An alternative implementation of metering could poll a real-time analyzer in the audio graph for getFloatFrequencyData at render time, as determined by requestAnimationFrame (see Analysis and Visualization). This approach is more efficient, but misses a lot of the signal (including places where it potentially clips), since rendering happens most at 60 times a second, whereas the audio signal changes far more quickly.

The way to prevent clipping is to reduce the overall level of the signal. If you are clipping, apply some fractional gain on a master audio gain node to subdue your mix to a level that prevents clipping. In general, you should tweak gains to anticipate the worst case, but getting this right is more of an art than a science. In practice, since the sounds playing in your game or interactive application may depend on a huge variety of factors that are decided at runtime, it can be difficult to pick the master gain value that prevents clipping in all cases. For this unpredictable case, look to dynamics compression, which is discussed in Dynamics Compression.

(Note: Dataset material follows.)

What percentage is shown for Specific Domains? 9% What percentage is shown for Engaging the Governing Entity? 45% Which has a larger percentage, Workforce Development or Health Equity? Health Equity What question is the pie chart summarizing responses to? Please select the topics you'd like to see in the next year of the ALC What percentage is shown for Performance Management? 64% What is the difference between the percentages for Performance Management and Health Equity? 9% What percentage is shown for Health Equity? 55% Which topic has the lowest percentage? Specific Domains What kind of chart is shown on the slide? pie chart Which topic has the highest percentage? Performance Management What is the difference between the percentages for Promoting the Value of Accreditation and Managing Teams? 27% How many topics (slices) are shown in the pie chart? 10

Understanding Dynamic Range

In audio, dynamic range refers to the difference between the loudest and quietest parts of a sound. The amount of dynamic range in musical pieces varies greatly depending on genre. Classical music has large dynamic range and often features very quiet sections followed by relatively loud ones. Many popular genres like rock and electronica tend to have a small dynamic range, and are uniformly loud because of an apparent competition (known pejoratively as the “Loudness War”) to increase the loudness of tracks to meet consumer demands. This uniform loudness is generally achieved by using dynamic range compression.

That said, there are many legitimate uses of compression. Sometimes recorded music has such a large dynamic range that there are sections that sound so quiet or loud that the listener constantly needs to have a finger on the volume knob. Compression can quiet down the loud parts while making the quiet parts audible. Figure 3-6 illustrates a waveform (above), and then the same waveform with compression applied (below). You can see that the sound is louder overall, and there is less variance in the amplitude.

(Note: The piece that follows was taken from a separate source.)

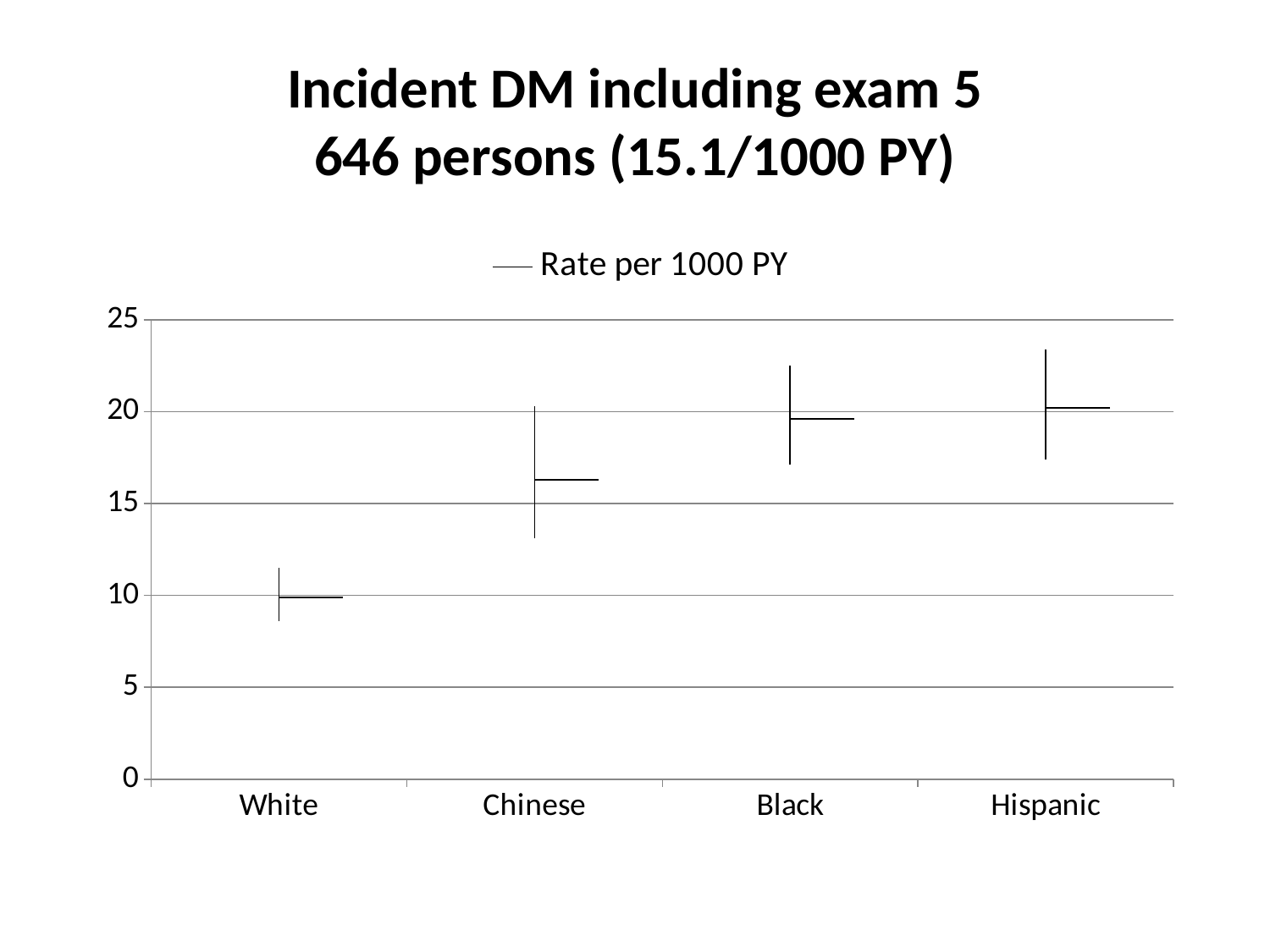
Is the value for Chinese greater or less than 15? greater Do the values rise or fall from White to Hispanic along the x axis? rise Is the value for White greater or less than 15? less Which has a higher rate per 1000 PY, Chinese or Black? Black What is the legend entry for the plotted series? Rate per 1000 PY Which has a higher rate per 1000 PY, White or Chinese? Chinese How many series does the legend list? 1 How many categories are shown on the x axis? 4 Is the value for Hispanic greater or less than 15? greater Which category has the lowest rate per 1000 PY? White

Figure 3-6. The effects of dynamics compression

For games and interactive applications, you may not know beforehand what your sound output will look like. Because of games’ dynamic nature, you may have very quiet periods (e.g., stealthy sneaking) followed by very loud ones (e.g., a warzone). A compressor node can be helpful in suddenly loud situations for reducing the likelihood of clipping [see Clipping and Metering].

Compressors can be modeled with a compression curve with several parameters, all of which can be tweaked with the Web Audio API. Two of the main parameters of a compressor are threshold and ratio. Threshold refers to the lowest volume at which a compressor starts reducing dynamic range. Ratio determines how much gain reduction is applied by the compressor. Figure 3-7 illustrates the effect of threshold and various compression ratios on the compression curve.

Figure 3-7. A sample compression curve with basic parameters

Dynamics Compression

Compressors are available in the Web Audio API as DynamicsCompressorNodes. Using moderate amounts of dynamics compression in your mix is generally a good idea, especially in a game setting where, as previously discussed, you don’t know exactly what sounds will play and when. One case where compression should be avoided is when dealing with painstakingly mastered tracks that have been tuned to sound “just right” already, which are not being mixed with any other tracks.

Implementing dynamic compression in the Web Audio API is simply a matter of including a dynamics compressor node in your audio graph, generally as the last node before the destination:

var compressor = context.createDynamicsCompressor();
mix.connect(compressor);
compressor.connect(context.destination);

The node can be configured with some additional parameters as described in the theory section, but the defaults are quite good for most purposes. For more information about configuring the compression curve, see the Web Audio API specification.